Из этого вовсе не следует, что я себя мню открывателем путей; я, может быть, жалкий Вагнер, фанатик, праздно исчисляющий квадратуру круга; не мне знать, добился ли я новых красок; но, извините пожалуйста, – и не Булгарину XX века, при мне пребывающему, дано это знать; лишь будущее рассудит нас (меня и поплевывающих на мой «стиль», мою технику); допускаю, что я всего-навсего лишь… Тредьяковский, а не Ломоносов; но и Тредьяковские в своих лабораторных опытах нужны; самодельные приборы, весьма неуклюжие, предваряют усовершенствованные приборы будущего. Моя вина в том, что я не иду покупать себе готового прибора слов, а приготовляю свой, пусть нелепый.
Я могу показаться необычным; необычность – не оторванность; необычное сегодня может завтра войти в обиход, как не только понятное, но и как удобное для использования.
Импрессионисты были непонятны до момента, пока кто-то не подсказал: вот как их нужно смотреть; с этого момента – вдруг: непонятные стали понятны; Ломоносов Сумарокову (как и иному из сегодняшних критиков) непонятен без внятного, краткого урока о том, что звуковой жест вот в каком смысле играет роль в культуре художественного слова; теперь всякому понятен термин Шкловского «остраннение»; но применять сознательно принцип «остраннения» (в учении о «далековатости» в выборе сравнений) начал Ломоносов за более чем 150 лет до Шкловского; непонятый в XVIII веке, он ясен – в XX.

Список.

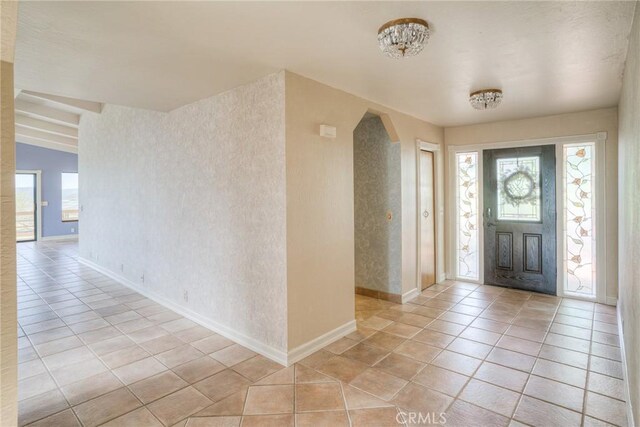 entrance foyer featuring plenty of natural light, baseboards, arched walkways, and light tile patterned floors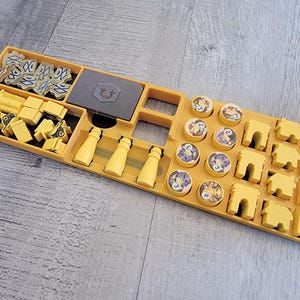 May include: A yellow board game organizer with various game pieces. The organizer has compartments for yellow buildings, bottles, and other game components. There are also gray game pieces and circular tokens with illustrations.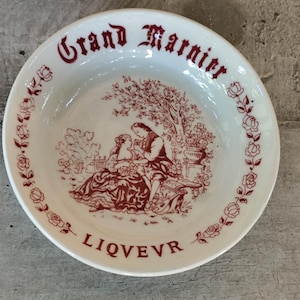 Peut inclure: Bol en céramique blanc avec une illustration et du texte rouges. Le bol présente une scène romantique et les mots "Grand Marnier" et "LIQVEVR". Des motifs floraux et de feuilles ornent le bord.
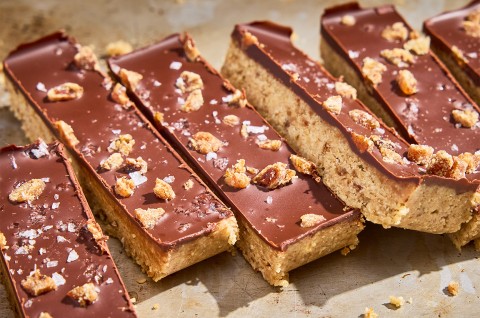 No-Bake Chocolate and Date Energy Bars on parchment paper - select to zoom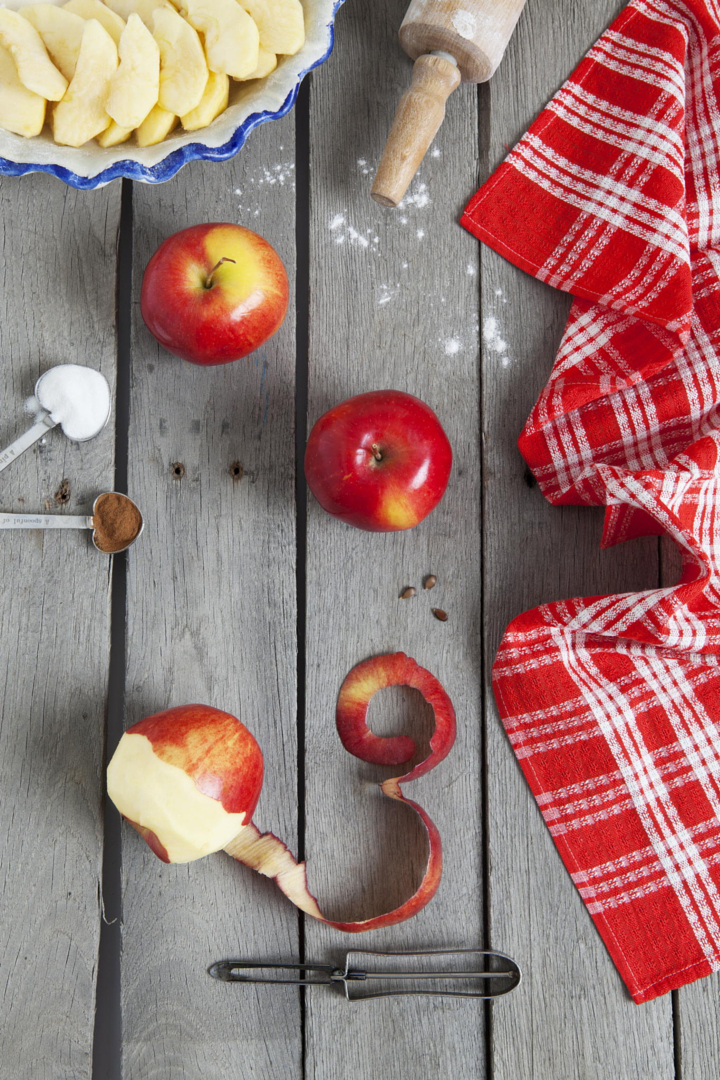 Apple pie ingredients on a raw, weathered wood background.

Условие задания. Напишите продолжение рассуждения о необычном авторском стиле и его непонятности для современников, начиная сразу после последнего предложения.

Результат выполнения.
Все это – вот к чему: я пишу не для чтения глазами, а для читателя, внутренне произносящего мой текст; и поэтому я сознательно насыщаю смысловую абстракцию не только красками, гамму которых изучаю при описании любого ничтожного предмета, но и звуками до того, например, что звуковой мотив фамилии Мандро, себя повторяя в «др», становится одной из главнейших аллитераций всего романа, т. е.: я, как Ломоносов, культивирую – риторику, звук, интонацию, жест; я автор не «пописывающий», а рассказывающий напевно, жестикуляционно; я сознательно навязываю голос свой всеми средствами: звуком слов и расстановкой частей фразы.
Периодическая речь – речь для произнесения; она распадается на своего рода строчки, прерываемые паузами, после которых – голосовой подчерк; произнося, я могу и подчеркнуть союз «и», и слизнуть его; я могу скороговоркой оттенить побочность данной части фразы, как обертона, ассоциации; и могу выделить два слова, если в них – смысловой удар; не одно и то же: «хоррошая… погода»; и – «хорошая погода».
Из чисто интонационных соображений там, где мне нужно, моя фраза разорвана так, что придаточное предложение, оторванное от главного, вылетает на середину строки.
Когда я пишу: «И – „брень-брень“ – отзывались стаканы», то это значит, что звукоподражание «брень-брень» – случайная ассоциация авторского языка.
Когда же я пишу:
«И –
– «брень-брень» –
– отзывались стаканы…» –
– это значит, что звукоподражание как-то по-особенному задевает того, кто мыслит его; это значит, – автор произносит: «ии» (полное смысла, обращающее внимание «и»), пауза; и «брень-брень», как западающий в сознание звук.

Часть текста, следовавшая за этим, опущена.